Passage provided:
DETAILED DESCRIPTION OF A PREFERRED EMBODIMENT

The method and system of the invention can be implemented as in the working examples described in the following.

An embodiment of the invention is described with reference to FIG. 1. Broadly, categorized sole shapes include bounce, scoop, round, and flat soles. When the bounce sole has been chosen, the bounce angle becomes an important parameter for defining the shape of the sole. Trials are run choosing bounce angles of 0° (flat sole), 5°, and 10°, for example (S1). Numerous iron heads having parameter values relating to the different sole types are prepared in advance and can be used in the trials (S2). Alternatively, it is also possible to prepare clubs with special heads for practice swings, in which parameters such as the bounce angle have been changed.

Next, the player (tester) actually hits a ball using a club having such an iron head. The path traveled by the club head is captured by a high-speed video camera (S3). Attaching a marker such as a circle on black or a circle on white to the toe portion of the club head allows image analysis of the high-speed video camera output to be performed with ease. There are no particular limitations regarding the size of the marker, and for example it is possible to form a 5 mm diameter circle or a square having 5 mm sides in a 1.5 cm square area. The high-speed video camera generally is located about 70 cm to 100 cm away from the ball. The camera captures the player's swing from the side starting from a low position of the club head near the ground. The output of the high-speed video camera is input to a general personal computer, and image analysis is performed on the computer using software for analyzing moving images. The instantaneous position and velocity of the club head can be found as a result of the image analysis (S4).

In this embodiment, the FASTCAM-MAX made by Photron Ltd. was used as the high-speed video camera, and the FASTCAM-VIEWER made by Photron Ltd. was used as the image capturing software. The TEMA (Track Eye Motion Analysis) software made by Photron Ltd. was used as the moving image analysis software. As for the lens, an AF-S NIKKOR 17-35 mm 1:2.8D made by Nikon was set to an image capture focal length of 17 mm. The frames per second was set to 4000 fps, and the shutter speed was set to 1/30000 sec. For the resolution, 1024×512 pixels was used. The distance from the tip of the lens to the ball was 70 cm.

Exercises to complete:
1) Return the golf club testing passage word for word from "The method and" to "have been changed.".
2) Extend the golf club testing passage past its final sentence.

Information supplied:
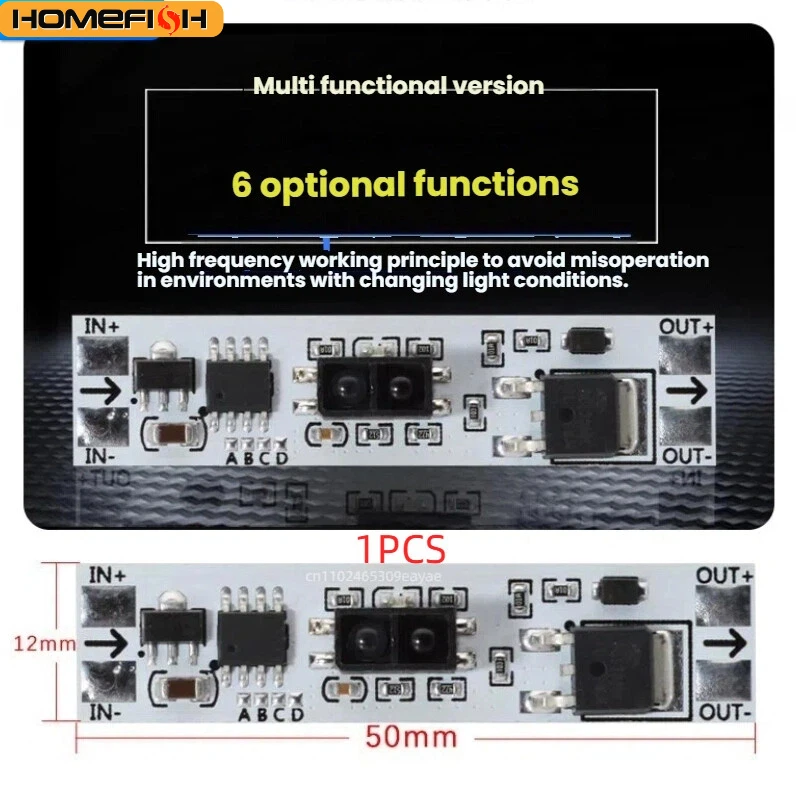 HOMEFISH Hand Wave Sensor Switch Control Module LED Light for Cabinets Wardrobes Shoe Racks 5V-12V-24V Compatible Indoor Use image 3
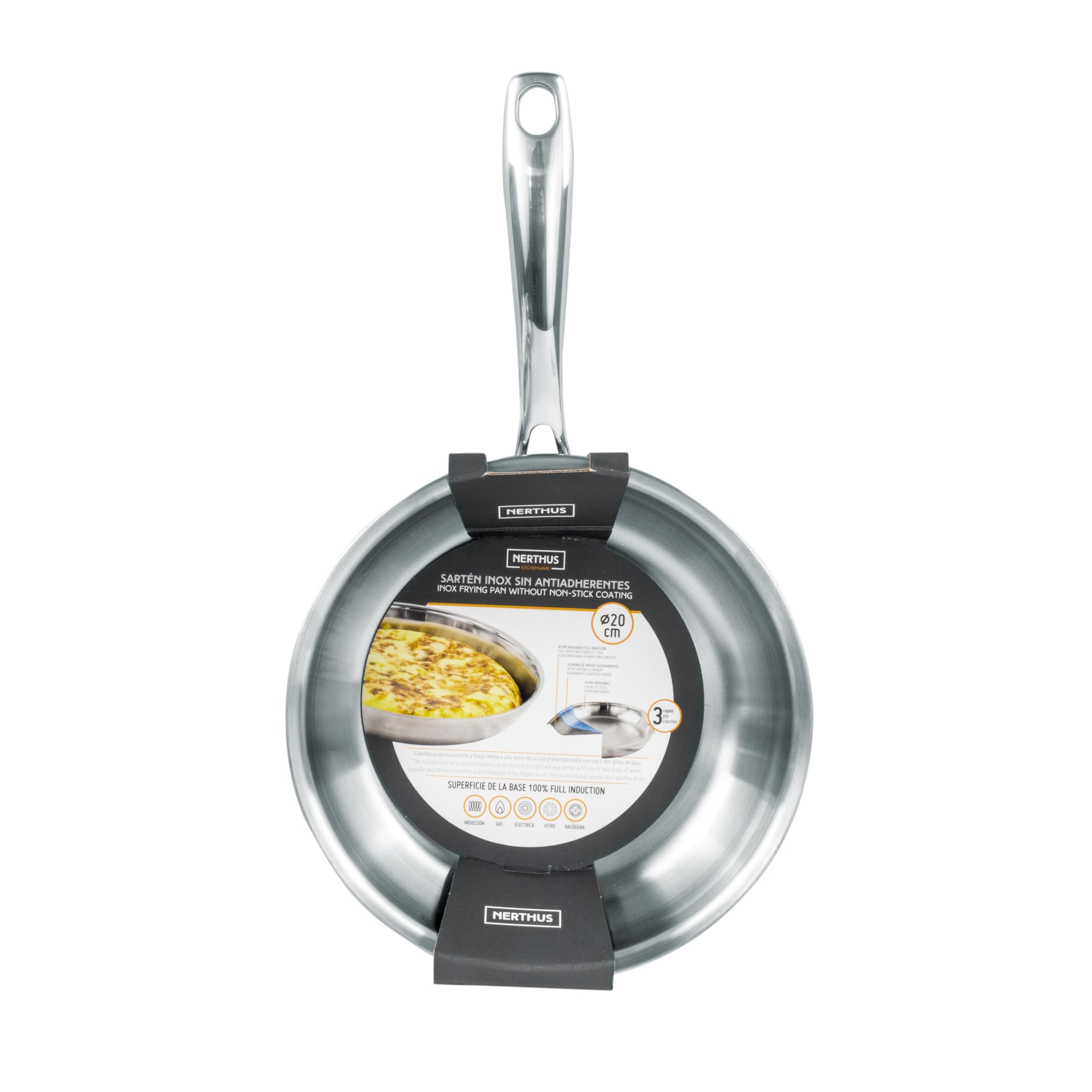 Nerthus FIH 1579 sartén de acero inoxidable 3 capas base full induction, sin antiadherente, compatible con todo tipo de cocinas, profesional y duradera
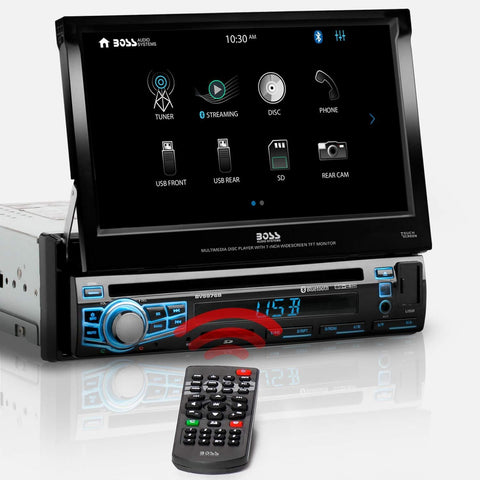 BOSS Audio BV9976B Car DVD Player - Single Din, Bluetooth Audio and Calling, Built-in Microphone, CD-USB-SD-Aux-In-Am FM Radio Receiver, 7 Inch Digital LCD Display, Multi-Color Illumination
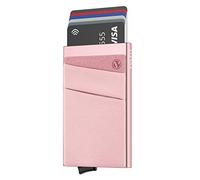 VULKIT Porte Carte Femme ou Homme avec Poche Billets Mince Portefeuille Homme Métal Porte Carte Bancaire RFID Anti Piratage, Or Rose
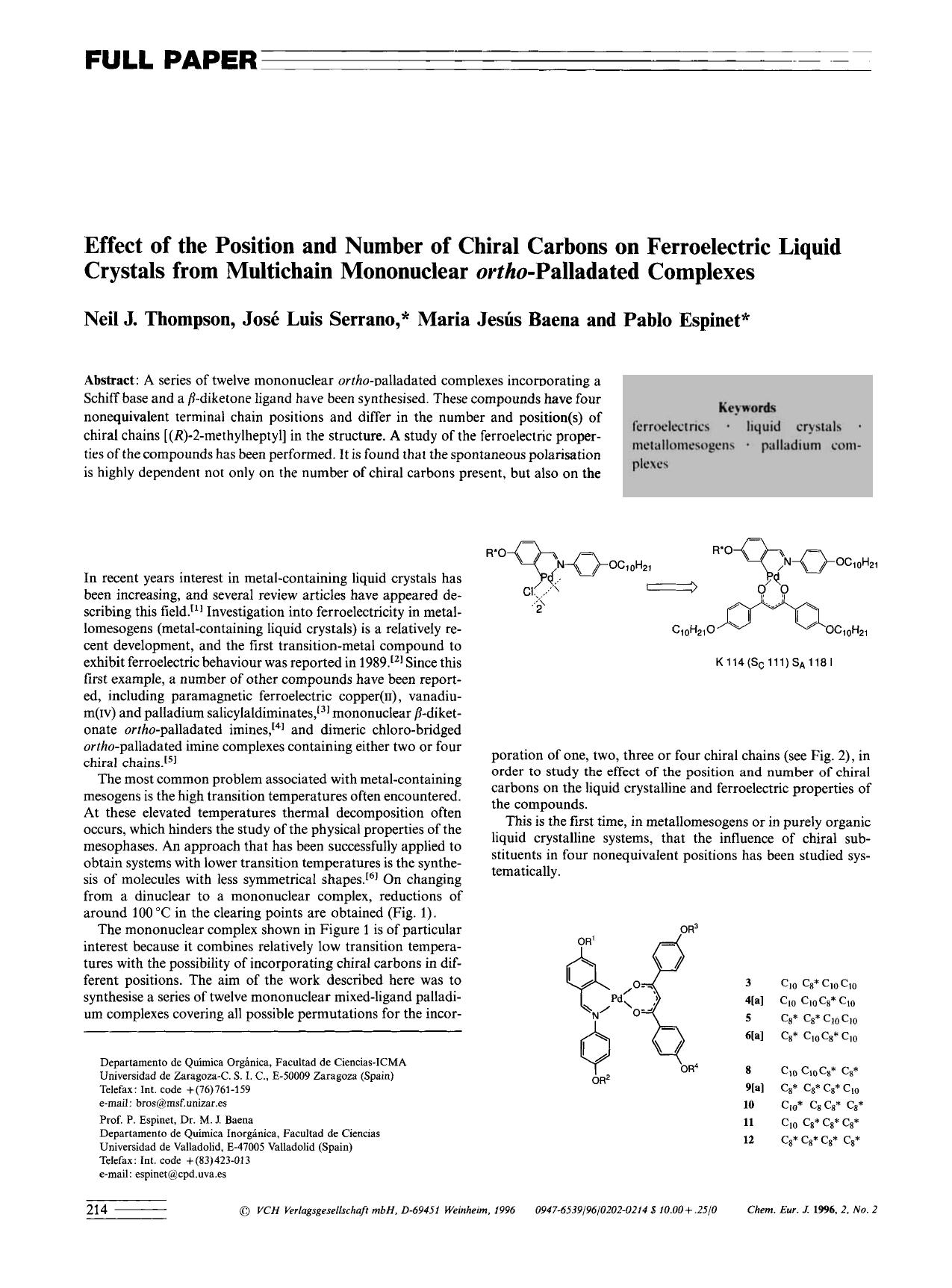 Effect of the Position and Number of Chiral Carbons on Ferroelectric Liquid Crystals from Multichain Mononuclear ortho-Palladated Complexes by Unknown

Responses by task:
1)
The method and system of the invention can be implemented as in the working examples described in the following.

An embodiment of the invention is described with reference to FIG. 1. Broadly, categorized sole shapes include bounce, scoop, round, and flat soles. When the bounce sole has been chosen, the bounce angle becomes an important parameter for defining the shape of the sole. Trials are run choosing bounce angles of 0° (flat sole), 5°, and 10°, for example (S1). Numerous iron heads having parameter values relating to the different sole types are prepared in advance and can be used in the trials (S2). Alternatively, it is also possible to prepare clubs with special heads for practice swings, in which parameters such as the bounce angle have been changed.

2)
At this time, if necessary, or if desired, it is also possible to perform image analysis of the path traveled by the ball, in addition to performing image analysis of the path traveled by the club head (S5). In such a case, one approach is to obtain date on the initial velocity and flight direction of the ball. The initial velocity and direction of the ball also can serve as standards for finding the most suitable sole shape, in addition to the path and velocity of the club head found in step S4. In general, smaller variations in the initial velocity and direction of the ball is a sign of an iron with good “release.”

If it is determined from the data and player feedback that the shape of the iron sole allows for good “release” (S6), then testing is finished and the same trial can be performed for the iron of the next number, for example. If it is thought that the shape of the iron sole does not allow for good “release,” then the sole shape is changed or parameters that define the sole shape are changed, and the trial is repeated.

FIG. 2 to FIG. 5 show specific trial results for three players (testers A, B, and C). As mentioned above, in this embodiment, testing was performed with soles having different bounce angles of 0°, 5°, and 10°. The results are shown in Table 1 below.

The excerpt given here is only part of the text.